Advertisement

Venice

Share

Old New World: It’s hard to understand why a younger artist would want to tread ground flattened years ago by hundreds of feet. What makes 36-year-old Wesley Kimler want to turn out Abstract Expressonist paintings now ? In an essay in the New Art Examiner in 1986, he made a distinction between “the act of painting as opposed to the craft of picture making.” Needless to say, he put himself firmly on the side of the Act. He unabashedly applauded such notions as “bringing the subconscious into existence” and “tragic heroism” and the action of “creating a new world.”

Such grand, antique rhetoric would seem to require an equally grand set of canvases to go with it. But Kimler’s paintings don’t fit that bill. There is nothing visibly personal or searching about them. Oh, all the usual signs are present: the slash and drip, cut and parry, scuff and sweep in dry and wet brush attacks. In the end, though, the paintings look like countless other products of the Ab-Ex sensibility. There is something sadly tame about all this fuss and fury, something almost formulaic. This is not a new world; it’s a depleted land that has nothing more to yield.

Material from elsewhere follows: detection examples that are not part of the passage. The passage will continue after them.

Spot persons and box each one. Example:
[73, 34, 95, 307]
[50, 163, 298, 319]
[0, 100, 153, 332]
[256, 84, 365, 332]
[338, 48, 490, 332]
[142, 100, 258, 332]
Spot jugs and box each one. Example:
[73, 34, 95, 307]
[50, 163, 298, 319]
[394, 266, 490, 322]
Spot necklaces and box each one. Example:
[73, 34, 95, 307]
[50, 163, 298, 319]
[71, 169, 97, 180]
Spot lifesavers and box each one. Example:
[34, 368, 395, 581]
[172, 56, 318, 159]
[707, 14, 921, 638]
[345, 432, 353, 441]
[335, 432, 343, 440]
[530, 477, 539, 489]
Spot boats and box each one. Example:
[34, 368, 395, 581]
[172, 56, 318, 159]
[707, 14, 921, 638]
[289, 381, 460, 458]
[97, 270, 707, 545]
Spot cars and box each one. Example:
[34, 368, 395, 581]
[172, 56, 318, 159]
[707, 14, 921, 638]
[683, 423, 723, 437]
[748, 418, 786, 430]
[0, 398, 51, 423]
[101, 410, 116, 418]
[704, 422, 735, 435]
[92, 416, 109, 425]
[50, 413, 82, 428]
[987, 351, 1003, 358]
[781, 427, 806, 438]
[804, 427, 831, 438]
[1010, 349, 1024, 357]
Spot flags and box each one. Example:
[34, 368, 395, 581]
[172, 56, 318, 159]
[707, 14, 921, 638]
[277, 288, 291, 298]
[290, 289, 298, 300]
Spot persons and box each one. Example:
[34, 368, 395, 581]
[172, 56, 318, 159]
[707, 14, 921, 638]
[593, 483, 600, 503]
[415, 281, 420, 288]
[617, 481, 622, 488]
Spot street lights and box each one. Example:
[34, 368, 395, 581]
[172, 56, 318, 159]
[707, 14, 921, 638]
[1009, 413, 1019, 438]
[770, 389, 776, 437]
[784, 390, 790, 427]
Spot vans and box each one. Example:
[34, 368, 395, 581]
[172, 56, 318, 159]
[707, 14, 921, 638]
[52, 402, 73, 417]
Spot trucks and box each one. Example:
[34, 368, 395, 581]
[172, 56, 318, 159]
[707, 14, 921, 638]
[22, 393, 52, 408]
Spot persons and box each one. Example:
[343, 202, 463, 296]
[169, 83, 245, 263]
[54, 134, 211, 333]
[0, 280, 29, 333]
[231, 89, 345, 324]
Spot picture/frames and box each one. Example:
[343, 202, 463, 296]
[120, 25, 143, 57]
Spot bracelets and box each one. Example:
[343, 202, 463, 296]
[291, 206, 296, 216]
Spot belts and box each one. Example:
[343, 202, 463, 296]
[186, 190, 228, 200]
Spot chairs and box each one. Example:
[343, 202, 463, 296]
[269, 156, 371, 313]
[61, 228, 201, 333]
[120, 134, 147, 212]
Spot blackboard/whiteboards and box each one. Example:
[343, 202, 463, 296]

In the other gallery, a treasure trove of Mughal and Rajput Indian miniatures from the 16th to the 19th centuries, curated by Terrence McInerney, yields many pleasures. Exquisitely refined details, lustrous mineral and vegetable colors, and amusing and tender scenes give this court art its perennial allure. Love is a frequent theme. A nobleman climbs to the window where his beloved waits by night; a gaunt man who has nearly starved himself to death to prove his devotion carries a delicate wreath to his moon-faced lover. A ruler might be immortalized as the leader of a vast procession of bejeweled wives and footmen or in lone splendor--as was Emperor Shah Jahan, a solemn white-haired man in a flower-patterned vest who holds a single posy.

Advertisement

Other paintings in the show are of vivid narratives (“A Thief Pursued”), religious figures who take animal and human form, acrobats and jugglers, artlessly simple court amusements (“Ladies Tossing a Flower”) and floral details from the Taj Mahal’s architectural decorations. Most unusual of all is a 10-foot-tall meditation diagram of the Cosmic Man, a giant whose body carries brightly colored, repetitive rows of placid, “supernormal” states of existence and hellish, “subnormal” images of enslavement, fragmentation and bestiality. (L.A. Louver Gallery, 55 N. Venice Blvd., and 77 Market St., to March 17.)